◆ **Problem description**
Pick out and copy every line of the listing below that contains the string "JSON". Matching is case-sensitive.

◆ **Task input**

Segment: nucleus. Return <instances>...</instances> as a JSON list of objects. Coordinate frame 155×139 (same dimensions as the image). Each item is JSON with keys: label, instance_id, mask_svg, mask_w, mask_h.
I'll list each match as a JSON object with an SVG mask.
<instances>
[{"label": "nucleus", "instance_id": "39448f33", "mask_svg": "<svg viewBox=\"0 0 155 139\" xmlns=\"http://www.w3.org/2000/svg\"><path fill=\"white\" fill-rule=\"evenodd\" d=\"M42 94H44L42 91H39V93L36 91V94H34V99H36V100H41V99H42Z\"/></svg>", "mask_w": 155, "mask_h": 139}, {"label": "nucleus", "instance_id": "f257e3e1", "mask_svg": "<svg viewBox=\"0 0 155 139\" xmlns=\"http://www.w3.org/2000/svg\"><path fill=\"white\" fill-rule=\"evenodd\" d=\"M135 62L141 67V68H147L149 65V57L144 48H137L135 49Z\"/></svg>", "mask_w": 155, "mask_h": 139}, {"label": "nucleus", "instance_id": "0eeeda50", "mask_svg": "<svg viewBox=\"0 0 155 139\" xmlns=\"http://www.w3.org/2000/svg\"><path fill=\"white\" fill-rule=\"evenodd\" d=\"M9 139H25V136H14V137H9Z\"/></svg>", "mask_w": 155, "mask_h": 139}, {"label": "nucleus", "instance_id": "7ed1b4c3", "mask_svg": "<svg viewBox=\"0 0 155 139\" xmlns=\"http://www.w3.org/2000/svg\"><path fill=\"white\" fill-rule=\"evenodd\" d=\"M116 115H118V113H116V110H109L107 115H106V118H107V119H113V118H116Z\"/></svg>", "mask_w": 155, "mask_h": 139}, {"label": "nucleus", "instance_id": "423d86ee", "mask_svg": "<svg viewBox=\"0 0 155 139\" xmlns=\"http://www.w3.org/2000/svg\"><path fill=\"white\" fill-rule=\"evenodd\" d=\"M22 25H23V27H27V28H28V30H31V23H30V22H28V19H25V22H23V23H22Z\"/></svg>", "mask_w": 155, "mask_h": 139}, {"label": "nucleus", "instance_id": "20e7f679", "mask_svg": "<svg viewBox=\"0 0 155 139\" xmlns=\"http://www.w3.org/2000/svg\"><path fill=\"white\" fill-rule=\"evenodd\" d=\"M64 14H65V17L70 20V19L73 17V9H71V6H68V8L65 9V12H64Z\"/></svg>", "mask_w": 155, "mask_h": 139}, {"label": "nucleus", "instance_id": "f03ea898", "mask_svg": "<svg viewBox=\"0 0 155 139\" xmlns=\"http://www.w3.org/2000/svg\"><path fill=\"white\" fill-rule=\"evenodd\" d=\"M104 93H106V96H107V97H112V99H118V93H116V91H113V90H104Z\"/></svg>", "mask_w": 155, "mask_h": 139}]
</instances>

* * *

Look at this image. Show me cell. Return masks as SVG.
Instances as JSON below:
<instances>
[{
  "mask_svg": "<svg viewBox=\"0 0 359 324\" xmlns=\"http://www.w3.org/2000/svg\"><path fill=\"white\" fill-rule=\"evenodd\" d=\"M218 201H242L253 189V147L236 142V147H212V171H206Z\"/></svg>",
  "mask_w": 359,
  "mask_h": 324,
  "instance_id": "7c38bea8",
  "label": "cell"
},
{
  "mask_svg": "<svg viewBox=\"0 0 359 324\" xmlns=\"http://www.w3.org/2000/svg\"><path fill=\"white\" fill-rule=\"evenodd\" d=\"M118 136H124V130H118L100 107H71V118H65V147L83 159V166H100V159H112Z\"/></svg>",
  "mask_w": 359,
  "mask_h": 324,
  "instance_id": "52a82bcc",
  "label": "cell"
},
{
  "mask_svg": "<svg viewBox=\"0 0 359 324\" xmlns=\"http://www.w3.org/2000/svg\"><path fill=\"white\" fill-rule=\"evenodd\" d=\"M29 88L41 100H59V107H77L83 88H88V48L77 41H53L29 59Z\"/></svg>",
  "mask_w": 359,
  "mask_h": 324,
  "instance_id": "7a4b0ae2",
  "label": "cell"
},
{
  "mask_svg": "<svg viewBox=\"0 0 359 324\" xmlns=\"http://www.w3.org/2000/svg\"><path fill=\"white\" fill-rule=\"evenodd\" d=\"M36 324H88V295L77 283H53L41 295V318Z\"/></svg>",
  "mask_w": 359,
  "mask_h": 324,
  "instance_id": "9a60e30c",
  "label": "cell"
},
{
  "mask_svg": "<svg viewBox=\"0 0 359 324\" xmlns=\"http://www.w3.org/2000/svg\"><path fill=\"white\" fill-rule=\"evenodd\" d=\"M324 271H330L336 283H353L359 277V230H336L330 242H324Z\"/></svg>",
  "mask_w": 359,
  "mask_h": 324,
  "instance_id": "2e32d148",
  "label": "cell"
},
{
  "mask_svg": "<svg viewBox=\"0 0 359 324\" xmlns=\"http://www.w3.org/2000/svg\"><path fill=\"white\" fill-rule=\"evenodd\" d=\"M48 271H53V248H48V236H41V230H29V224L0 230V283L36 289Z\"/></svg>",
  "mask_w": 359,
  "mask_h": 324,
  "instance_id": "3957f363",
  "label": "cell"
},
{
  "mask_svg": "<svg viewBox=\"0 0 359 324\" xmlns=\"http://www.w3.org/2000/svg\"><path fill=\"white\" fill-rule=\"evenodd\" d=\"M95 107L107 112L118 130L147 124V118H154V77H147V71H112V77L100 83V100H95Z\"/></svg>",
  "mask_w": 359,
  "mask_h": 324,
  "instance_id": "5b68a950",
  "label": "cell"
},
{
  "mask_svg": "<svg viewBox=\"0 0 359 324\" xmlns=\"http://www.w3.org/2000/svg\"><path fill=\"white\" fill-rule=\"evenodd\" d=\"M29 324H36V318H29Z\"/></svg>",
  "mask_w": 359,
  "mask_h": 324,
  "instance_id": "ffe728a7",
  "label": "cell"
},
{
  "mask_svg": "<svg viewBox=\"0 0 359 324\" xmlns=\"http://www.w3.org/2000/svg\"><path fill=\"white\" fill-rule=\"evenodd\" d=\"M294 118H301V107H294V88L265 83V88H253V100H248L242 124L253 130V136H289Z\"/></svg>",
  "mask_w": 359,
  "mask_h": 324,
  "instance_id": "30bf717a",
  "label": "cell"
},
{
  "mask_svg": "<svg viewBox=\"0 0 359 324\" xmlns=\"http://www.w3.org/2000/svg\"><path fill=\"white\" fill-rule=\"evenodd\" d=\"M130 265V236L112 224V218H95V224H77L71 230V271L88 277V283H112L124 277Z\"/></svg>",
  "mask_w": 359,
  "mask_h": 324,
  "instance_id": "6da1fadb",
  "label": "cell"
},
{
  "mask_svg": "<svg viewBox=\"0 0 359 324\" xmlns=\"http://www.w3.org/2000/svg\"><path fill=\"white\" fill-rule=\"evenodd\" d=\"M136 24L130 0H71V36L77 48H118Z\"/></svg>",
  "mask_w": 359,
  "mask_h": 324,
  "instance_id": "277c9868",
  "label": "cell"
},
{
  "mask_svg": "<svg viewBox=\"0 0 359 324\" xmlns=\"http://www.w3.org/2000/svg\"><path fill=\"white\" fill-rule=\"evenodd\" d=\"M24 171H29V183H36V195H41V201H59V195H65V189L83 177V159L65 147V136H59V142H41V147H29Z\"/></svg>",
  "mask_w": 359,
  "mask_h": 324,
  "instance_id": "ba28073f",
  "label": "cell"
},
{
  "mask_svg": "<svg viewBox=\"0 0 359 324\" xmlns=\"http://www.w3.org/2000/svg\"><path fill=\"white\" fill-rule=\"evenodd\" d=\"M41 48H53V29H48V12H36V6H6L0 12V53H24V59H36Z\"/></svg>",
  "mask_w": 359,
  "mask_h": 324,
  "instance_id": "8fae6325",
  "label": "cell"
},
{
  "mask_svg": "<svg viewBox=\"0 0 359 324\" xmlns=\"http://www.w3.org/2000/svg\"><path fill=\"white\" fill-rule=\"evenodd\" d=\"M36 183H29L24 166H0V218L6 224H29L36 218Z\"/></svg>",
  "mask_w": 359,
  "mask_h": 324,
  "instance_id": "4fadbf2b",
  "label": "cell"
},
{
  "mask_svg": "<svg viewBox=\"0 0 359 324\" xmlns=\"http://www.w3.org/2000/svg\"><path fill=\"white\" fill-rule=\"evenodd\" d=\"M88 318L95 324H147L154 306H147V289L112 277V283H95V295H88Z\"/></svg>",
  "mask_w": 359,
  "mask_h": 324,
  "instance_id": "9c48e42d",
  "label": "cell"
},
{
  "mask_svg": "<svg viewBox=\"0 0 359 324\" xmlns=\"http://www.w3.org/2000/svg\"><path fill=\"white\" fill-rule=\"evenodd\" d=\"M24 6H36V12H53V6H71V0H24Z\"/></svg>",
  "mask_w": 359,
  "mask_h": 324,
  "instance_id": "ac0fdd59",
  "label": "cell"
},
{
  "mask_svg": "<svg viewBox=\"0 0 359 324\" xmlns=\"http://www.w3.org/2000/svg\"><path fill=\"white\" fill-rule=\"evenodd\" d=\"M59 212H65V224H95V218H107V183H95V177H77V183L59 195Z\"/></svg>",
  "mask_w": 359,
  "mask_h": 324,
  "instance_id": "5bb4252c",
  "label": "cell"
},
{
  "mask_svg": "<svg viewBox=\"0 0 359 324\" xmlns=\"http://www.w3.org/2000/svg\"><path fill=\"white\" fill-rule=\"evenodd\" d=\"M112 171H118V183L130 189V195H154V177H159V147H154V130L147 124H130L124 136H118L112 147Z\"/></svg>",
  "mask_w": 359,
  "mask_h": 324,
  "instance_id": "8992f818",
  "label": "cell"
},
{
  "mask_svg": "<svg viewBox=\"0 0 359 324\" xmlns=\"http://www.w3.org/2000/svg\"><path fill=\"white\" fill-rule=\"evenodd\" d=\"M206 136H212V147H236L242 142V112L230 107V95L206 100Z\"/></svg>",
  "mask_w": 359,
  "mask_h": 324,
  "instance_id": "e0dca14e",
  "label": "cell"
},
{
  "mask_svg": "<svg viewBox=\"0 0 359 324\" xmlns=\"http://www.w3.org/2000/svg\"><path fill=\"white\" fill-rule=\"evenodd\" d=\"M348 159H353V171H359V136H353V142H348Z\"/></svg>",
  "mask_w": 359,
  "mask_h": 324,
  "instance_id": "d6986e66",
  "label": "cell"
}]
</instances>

◆ **Solution for this task**
Segment: nucleus. Return <instances>...</instances> as a JSON list of objects. Coordinate frame 155×139 (same dimensions as the image). Each item is JSON with keys: label, instance_id, mask_svg, mask_w, mask_h.
I'll list each match as a JSON object with an SVG mask.
Instances as JSON below:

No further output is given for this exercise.